# Asian people are descendants of reptilian aliens



## TheLastShy

> I have reason to believe that all Asian people are direct descendants of the reptilians.
> 
> *History*
> 
> Chinese Dragons are legendary creatures often referred to in Chinese mythology...
> But are they really myths? Like all myths and tales, there is some truth within.
> The father-reptilian, the one who created the Asian race, was *Emperor Huang-Ti*, also known as the Yellow Emperor (2697 BC to 2597 BC)
> 
> He has been said to have lived 100 to 400 years of age. When he died, he transformed into an etheric dragon and flew to the realms of the immortals (perhaps the Moon).

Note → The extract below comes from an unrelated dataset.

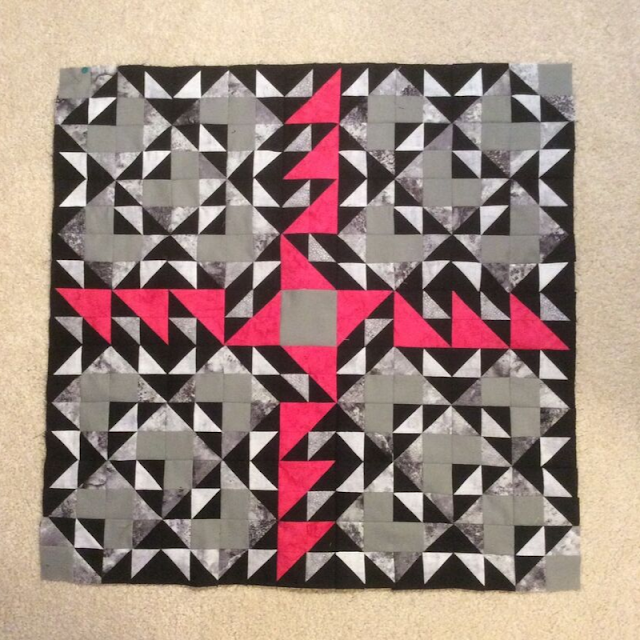 Monocrhomatic with a pop of red | Double Windmill Quilt pattern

Because of this, Chinese people often refer to themselves as "Descendants of the Dragon", and with good reason.
> 
> *Physiology*
> 
> The reptilians share many physical traits with the Asians.
> One trait that the reptilians share with the Asians are their small ****** eyes.
> 
> The Asians are well-known for their dominance in the martial arts.

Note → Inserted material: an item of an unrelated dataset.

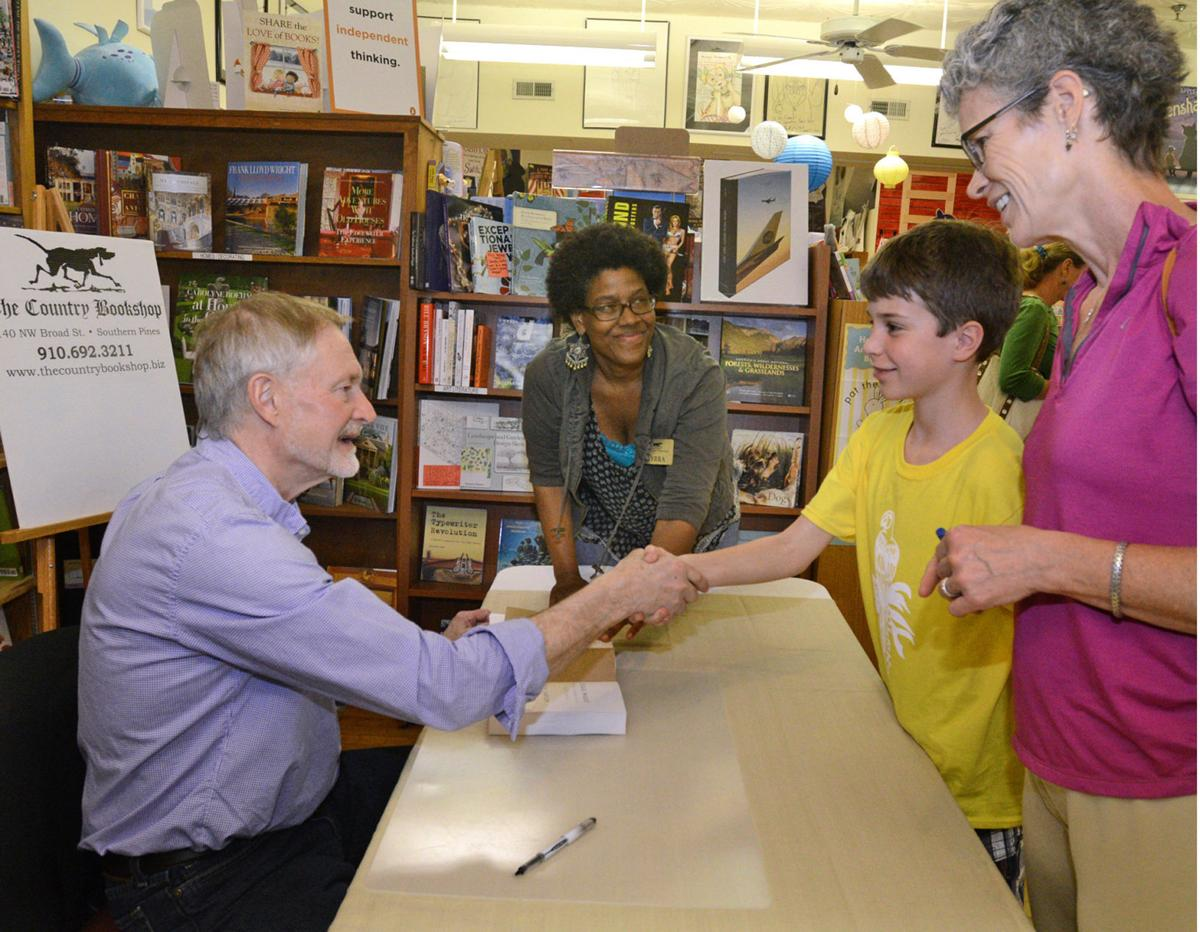 Column: The Independent Bookshop Outclasses Barnes & Noble | Opinion ...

> This can be attributed to the superior physiology the reptilians have passed down to them.
> The Asians can excel at any physical activity they choose. They have the genes for it.
> 
> Bruce Lee himself was probably a reptilian hybrid.
> When his philosophies became more anti-government, they got rid of him.
> And when his son started asking questions, they god rid of him too!
> 
> *Left-Brain Dominance*
> 
> The Reptilians are known for being cold-hearted, logical, and calculating beings.
> Because of their reptilian roots, the Asians are left-brain dominant,
> explaining their natural abilities to excel in math, probrem-solving, science and computers.
> 
> *Culture, Rituals, and the Reptilian-Brain*
> 
> The Asians are obsessed with rituals and ceremonies.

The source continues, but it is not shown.